■ Parts of the exercise ■
**A)** In the excerpt about rental housing in Metro Vancouver, what is the title of Cote's report?
**B)** Continue the article about Cote's rental housing recommendations from its last sentence onward.

■ Excerpt provided ■

As part of the urban studies program he is taking at Simon Fraser University, Cote produced a report entitled Worth Saving: Changing the Economics of Rental Housing. In it, Cote made five recommendations to encourage the building of rental projects in Metro Vancouver which the rest of council endorsed after he presented them his report June 18.
"It's one of these issues that is not exciting or catches a lot of headlines, but it is one of those looming issues that are increasing over time," said Cote.
He says his recommendations "to address the financial gap that is creating a barrier to the development of new purpose-built rental units in Metro Vancouver," will only be effective if implemented as a whole.
The recommendations are for municipalities to:
• implement policies to limit non-rental development opportunities on sites currently occupied by purpose-built rental units, such as rental land banks, replacement policies or rental zoning;
• allow owners of existing rental properties to sell their unused density to neighbouring developments. This would significantly reduce redevelopment pressures because excess density entitlements don't exist on rental property;
• eliminate minimum parking requirements for rental projects that are within 800 metres of a frequent transit stop ("By allowing the market to determine the appropriate amount of parking for a site, the financial viability of a rental project would increase substantially");
• reduce development fees and levies to the minimum levels needed for municipalities to cover processing and essential servicing costs;
• create separate density bonus fee structures for rental projects, but only in areas that have already been pre-planned for increased density.

■ Data shown ■
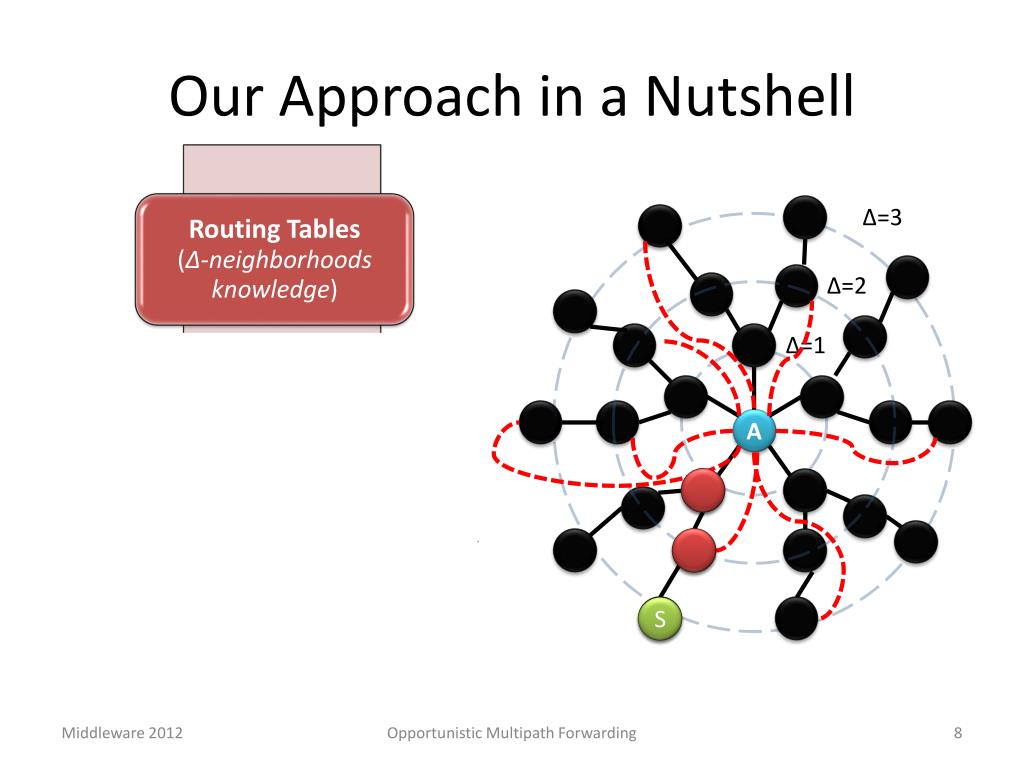 Our Approach in a Nutshell

Routing Tables
(Δ-neighborhoods knowledge)

Δ=3

Δ=2

Δ=1

A

S

Middleware 2012

Opportunistic Multipath Forwarding

8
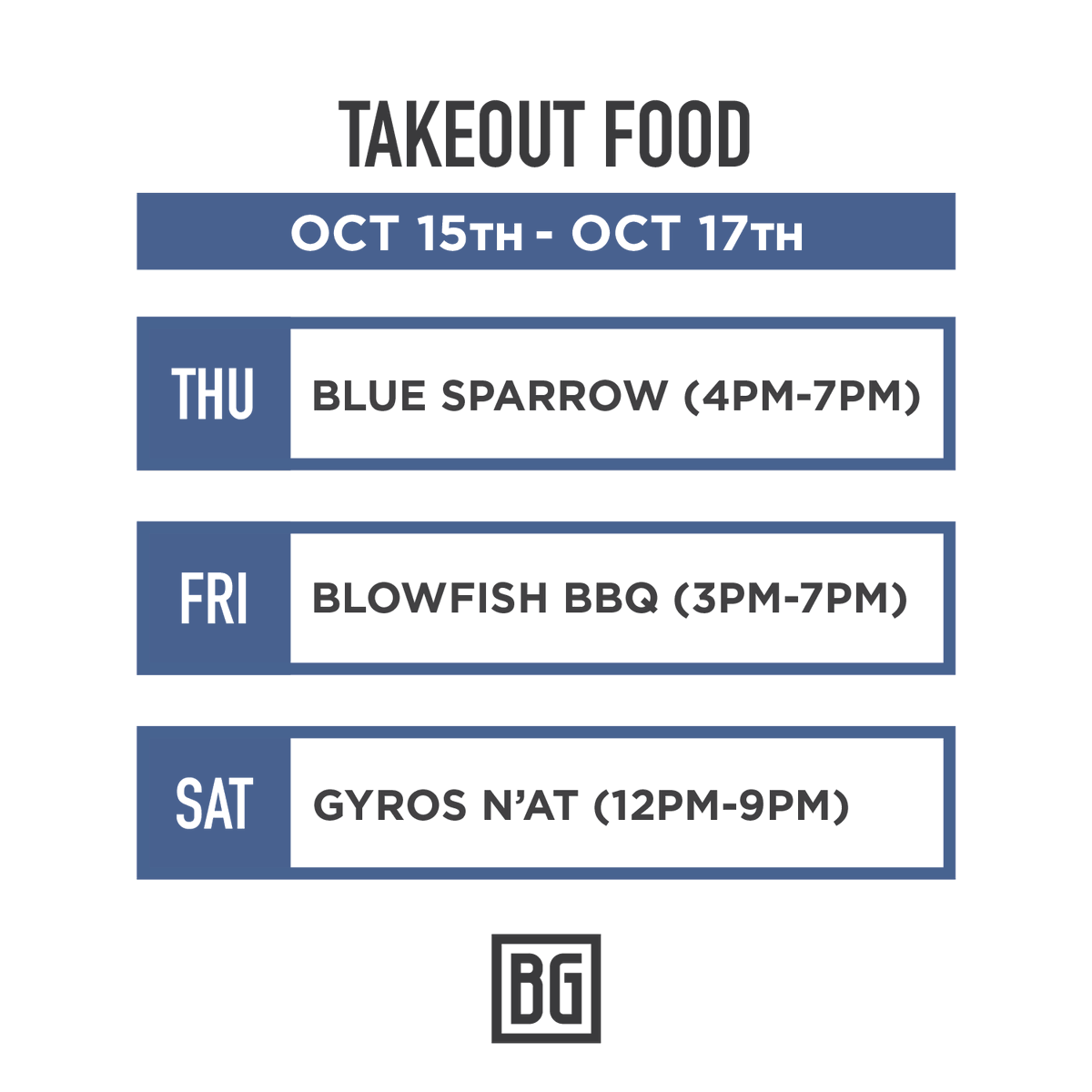 TAKEOUT FOOD

OCT 15TH - OCT 17TH

THU BLUE SPARROW (4PM-7PM)

FRI BLOWFISH BBQ (3PM-7PM)

SAT GYROS N'AT (12PM-9PM)

BG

■ Expected results ■
**A)** Worth Saving: Changing the Economics of Rental Housing

**B)**
In the report, Cote said rental housing is needed for low and moderate income earners in the region.
"Failure to address the financial gap between purpose-built rental and market condo projects will result in demand for rental housing exceeding supply in Metro Vancouver. The social and economic consequences of this could be very detrimental to the region. To address these challenges, municipalities need to implement policies that will make the development of new purpose built rental projects financially feasible."